→ OBJECTIVE
Name every person mentioned in the passage about the Great Barrier Island bach.

→ DOCUMENT PASSAGE
Architects Jeff Fearon and Tim Hay have had the luxury of designing a number of homes with expansive budgets and large floor plans. In recent years, however, they have nurtured a smaller-scale idea they yearned to put into practice: a simple, compact bach concept “flexible enough,” Jeff says, “to put down in a number of spots” – not a moveable building, you understand, but a plan that was a little less site-specific than the bespoke landscape occupation of some of their other designs.

Their first opportunity to do this came on a piece of land at Oruawharo Bay on Great Barrier Island owned by Tim’s parents, Peter and Jan Hay. In 2002, Tim and Jeff had designed a house in the bay that the Hay family have holidayed in ever since (the house featured on the cover of our December/January 2004 issue).

The house turns its back on the hills of regenerating manuka and kanuka and faces Oruawharo Bay.

The house turns its back on the hills of regenerating manuka and kanuka and faces Oruawharo Bay.

 

More recently, however, with Tim and his brother Jeremy having families of their own, the Hays realised they were going to need a little more space if the holidays on the island they had always enjoyed were going to continue with enough accommodation for everyone. “We’d been talking about it for four or five years,” Tim says. “Eventually Dad said we better get on with it.”

Tim and Jeff worked on the project in close collaboration with Tim’s sister, interior architect Penny Hay. The trio didn’t want to replicate the approach they had taken at the main house, a modernist pavilion-style home made of concrete, glass and steel. “The idea was that it wasn’t to be an annex of the main building,” Tim explains. “The main house is in quite a dominant position in the bay and we didn’t want to overwhelm that with another building. We wanted the colour palette of this one to be recessive, with the black exterior working in with the manuka and kanuka on the hill behind.”

The stainless-steel kitchen (left) was designed to sit as a piece of furniture within the living space.

→ SOURCE MATERIAL

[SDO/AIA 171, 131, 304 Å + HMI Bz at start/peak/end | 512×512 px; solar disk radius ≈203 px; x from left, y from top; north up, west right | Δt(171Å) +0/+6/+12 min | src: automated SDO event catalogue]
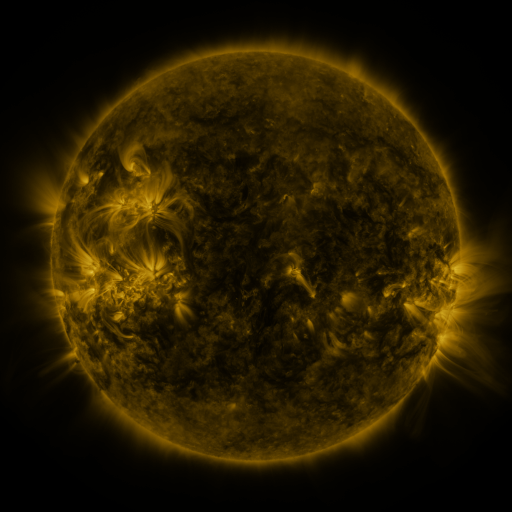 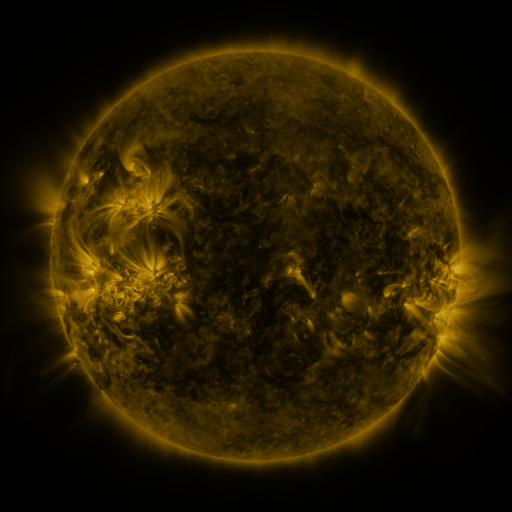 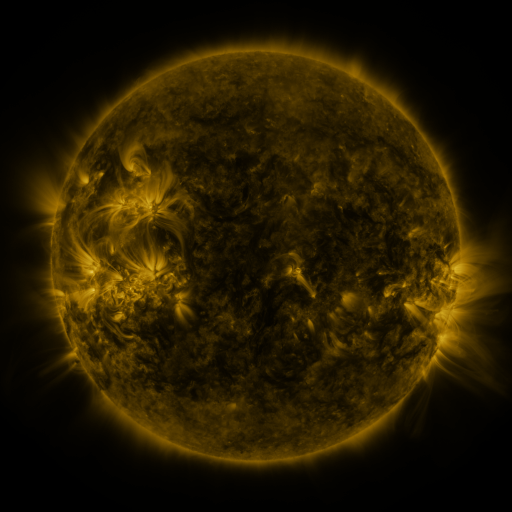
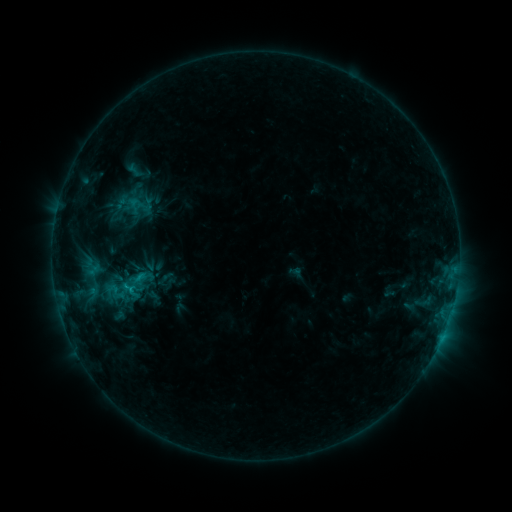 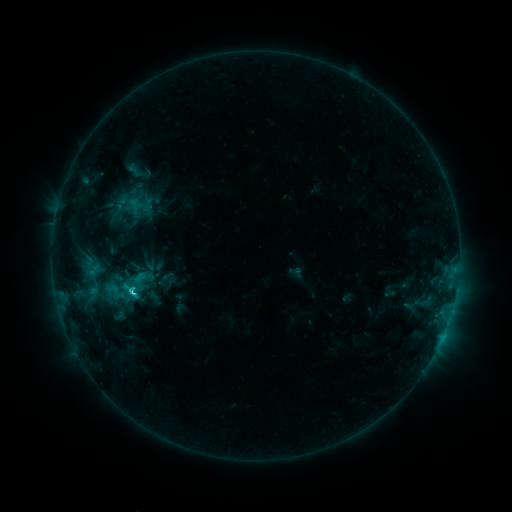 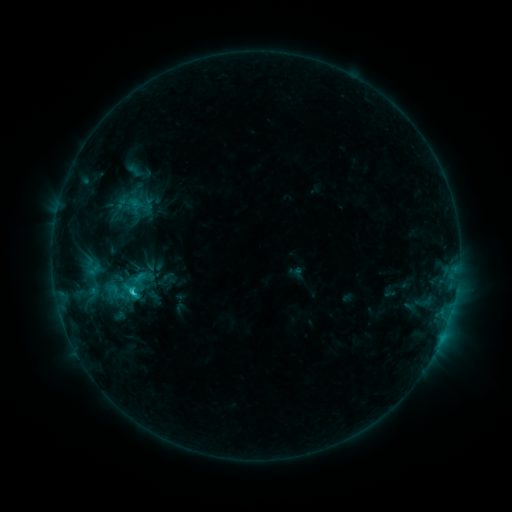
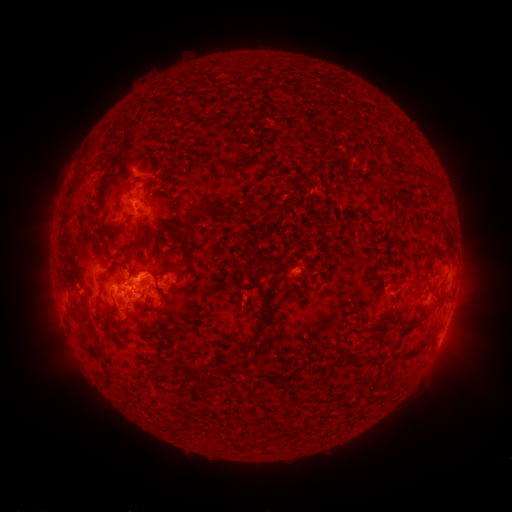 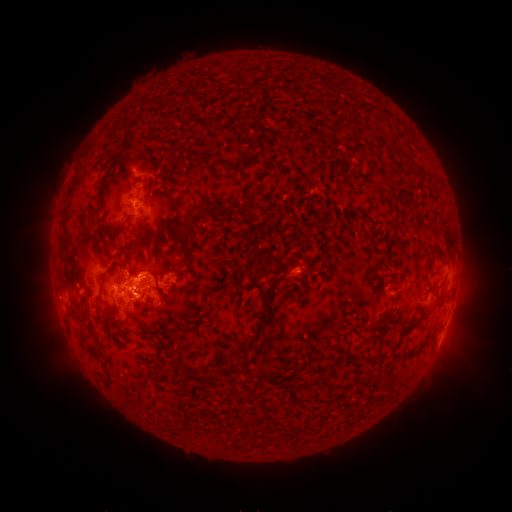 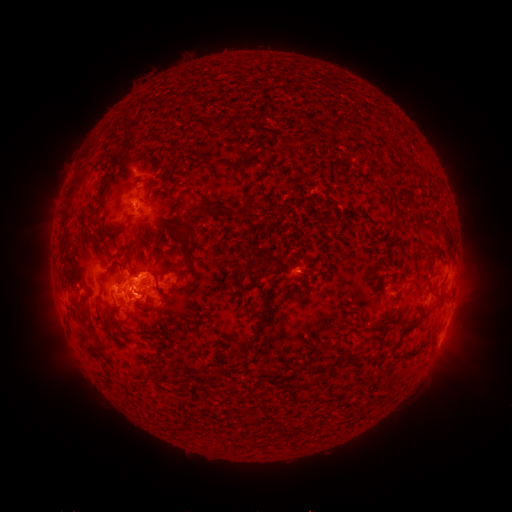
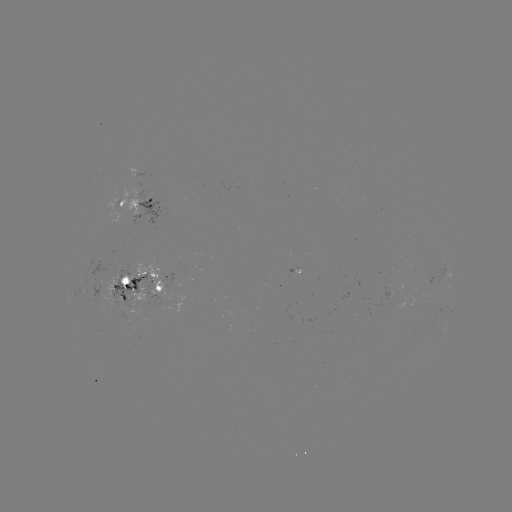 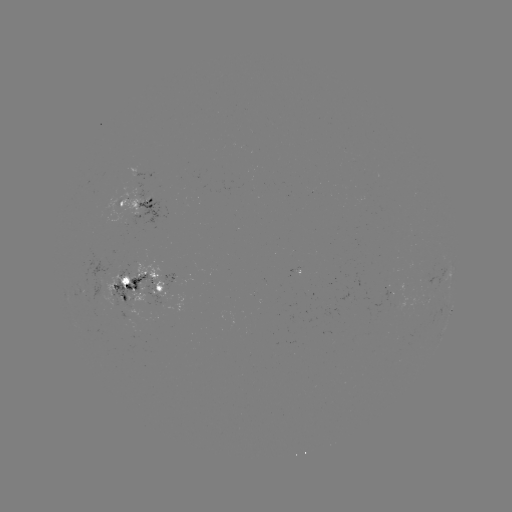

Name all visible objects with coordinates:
C2.4 flare: (134, 292)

→ EXERCISE RESPONSE
Jeff Fearon, Tim Hay, Peter Hay, Jan Hay, Jeremy, Penny Hay